◆ **Problem**
Extend the news passage about John Bolton's departure as national security adviser, starting right after its last sentence.

◆ **Document passage**
== == ==

10-9-2019 < Blacklisted News 12 269 words
 

President Donald Trump parted ways with his hawkish national security adviser John Bolton on Tuesday, ending a 17-month tenure that included additional troops deployed to the Middle East, saw the U.S. repeatedly threaten “military action” against the Venezuelan government, and brought the country within minutes of bombing Iran.


In May 2018, less than two months after Trump announced Bolton’s appointment on Twitter, Bolton achieved part of his dream when the Trump administration pulled out of the Iran nuclear deal and set U.S.-Iran relations on a path toward escalation. According to a New Yorker profile, Trump’s decision to abandon the agreement meant so much to Bolton that he hung a framed copy of the executive order in his office.


The strategy that defined Bolton’s tenure was to torpedo the slow work of diplomacy and position the U.S. as aggressively as possible, no matter the results. U.S. adversaries would capitulate to the demands. With Iran — a country Bolton has long recommended bombing — experts say his efforts have backfired and pushed the country to renuclearize.

== == ==

◆ **Record set**
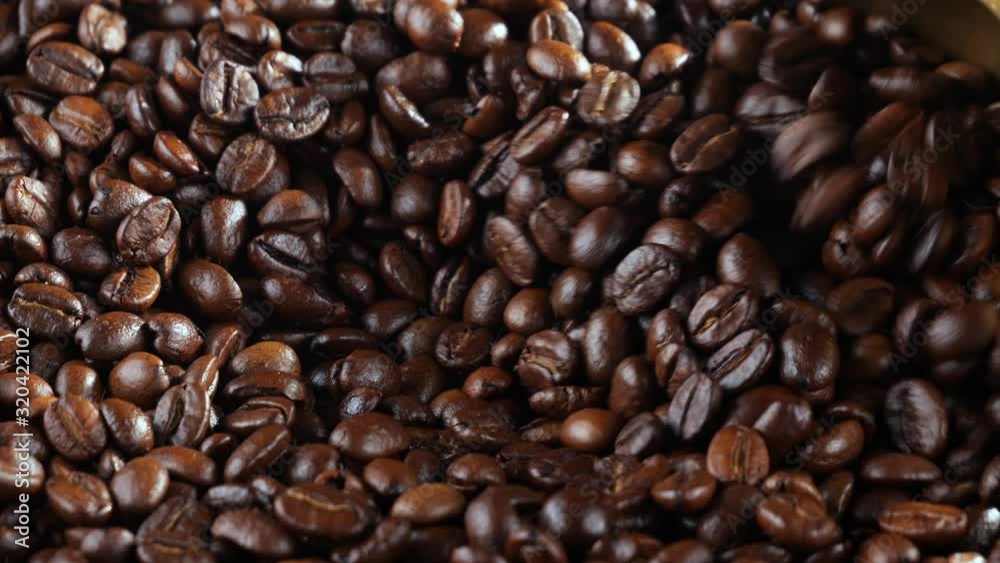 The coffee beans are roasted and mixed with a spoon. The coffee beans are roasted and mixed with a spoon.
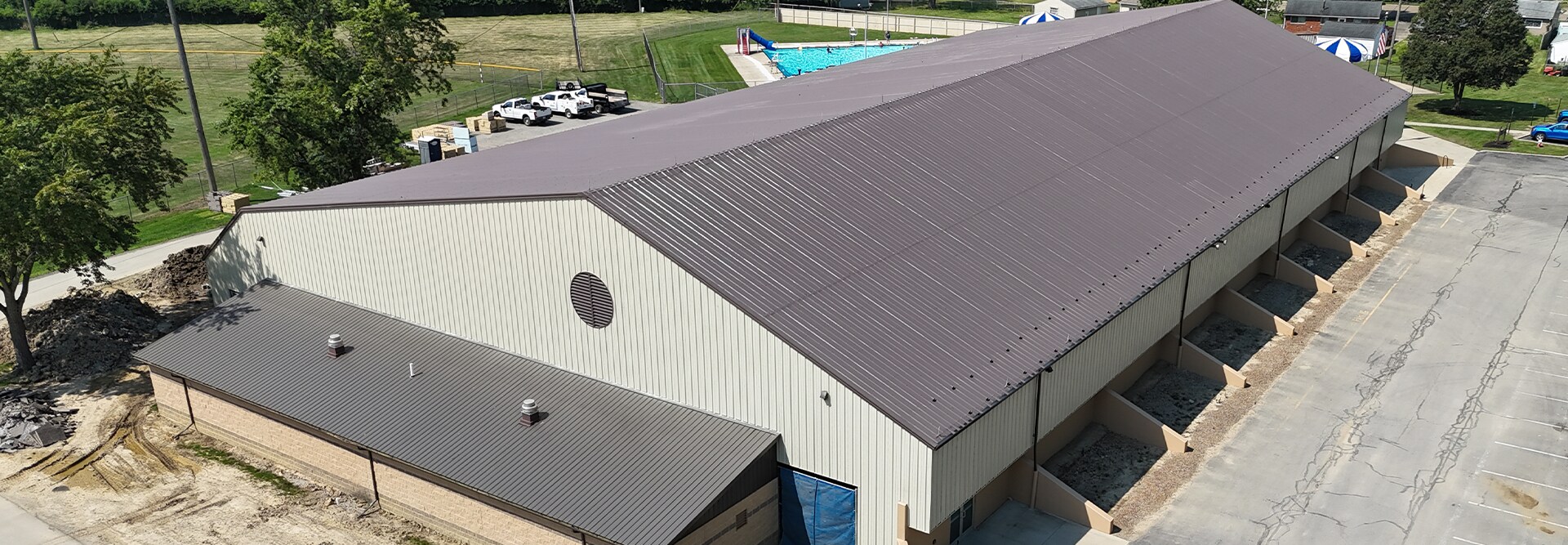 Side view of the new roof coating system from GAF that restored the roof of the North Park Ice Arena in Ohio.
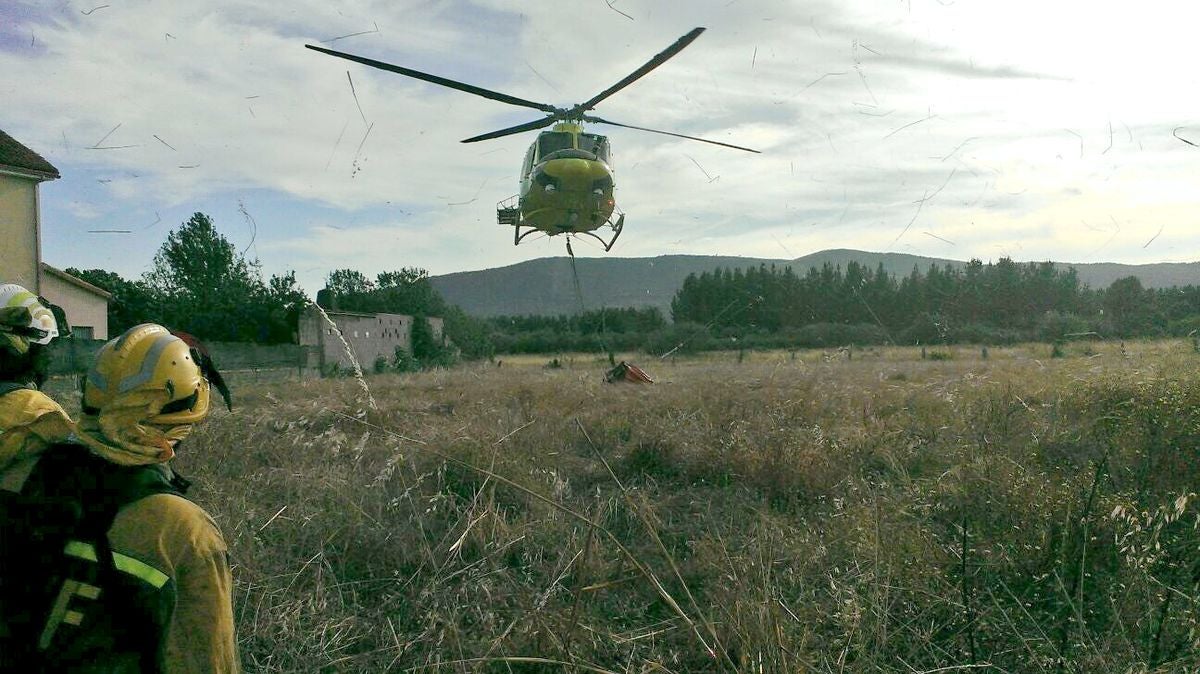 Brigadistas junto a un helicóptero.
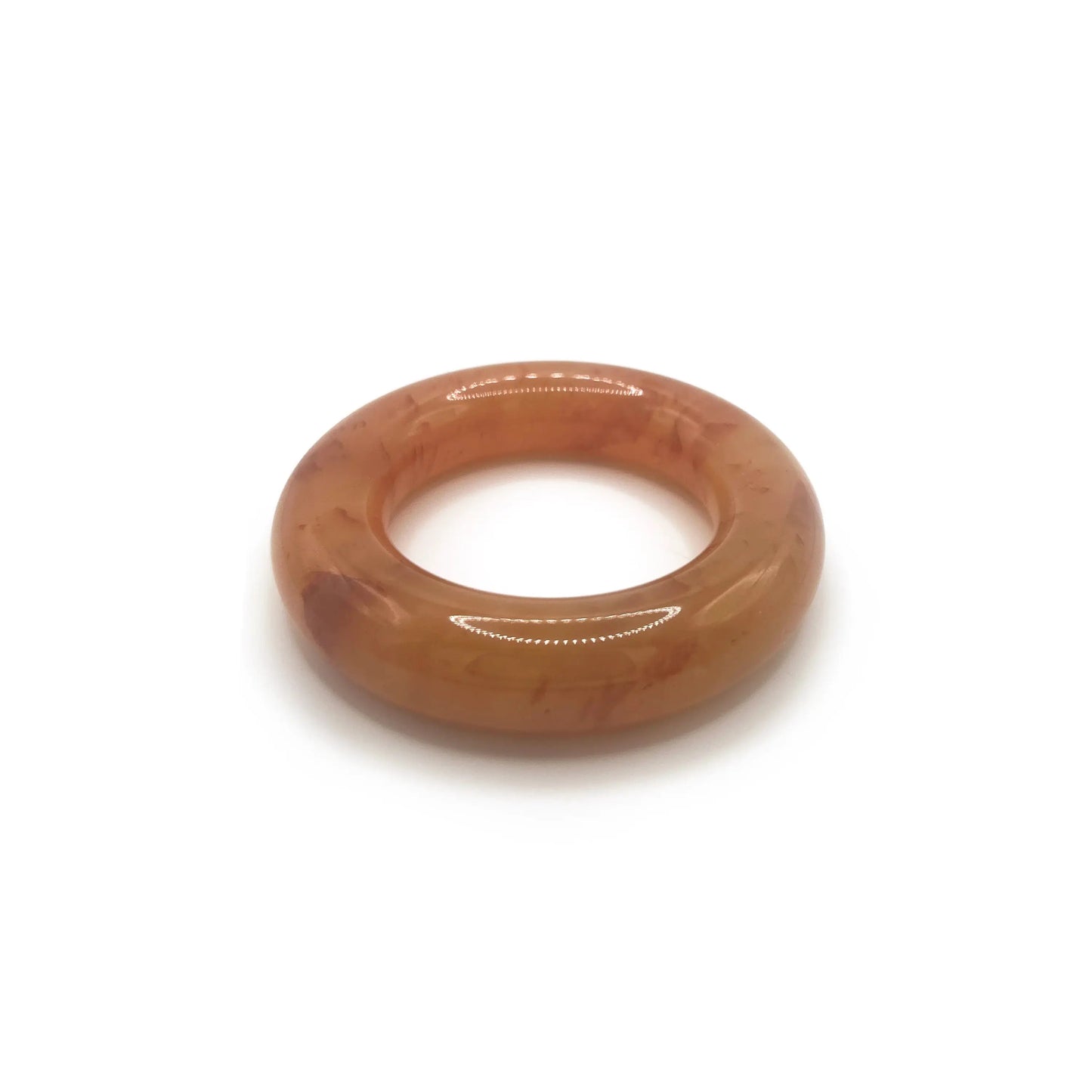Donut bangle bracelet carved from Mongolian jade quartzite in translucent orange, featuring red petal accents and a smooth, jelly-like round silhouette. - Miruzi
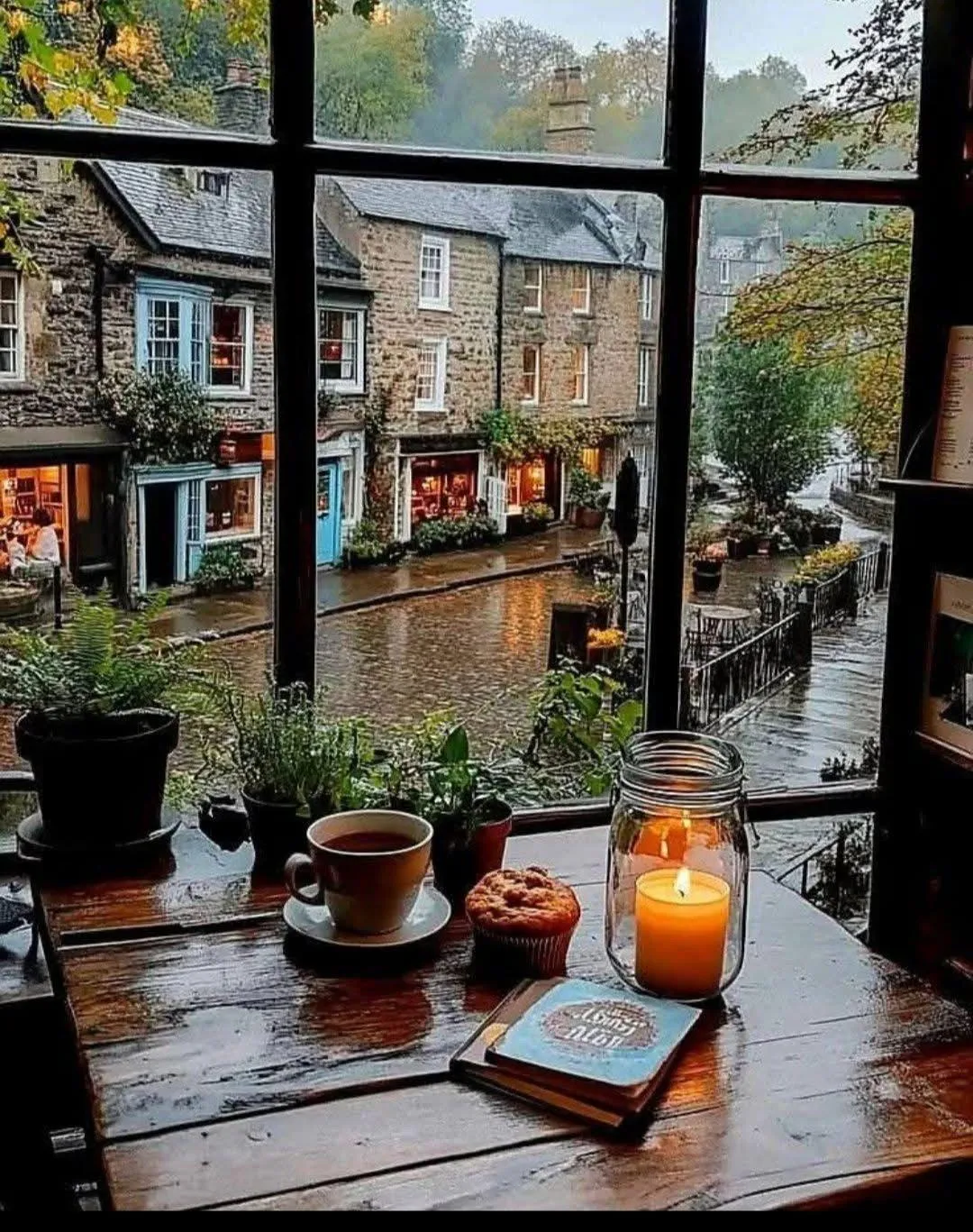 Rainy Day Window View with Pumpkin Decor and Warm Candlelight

== == ==

◆ **Answer section**
Since the U.S. implemented sanctions designed to drive Iranian oil exports to zero and cripple the economy, the Iranian government has neither collapsed nor yielded to U.S. demands. After designating the Islamic Revolutionary Guard Corps a terrorist group, after new troop and carrier deployments to the Middle East, after a U.S. cyberattack against Iran, after the U.S. downed an Iranian drone, and even after Trump tweeted that the U.S. had nearly bombed Iran, the Trump administration’s aggressive posturing at Bolton’s behest has not paid off.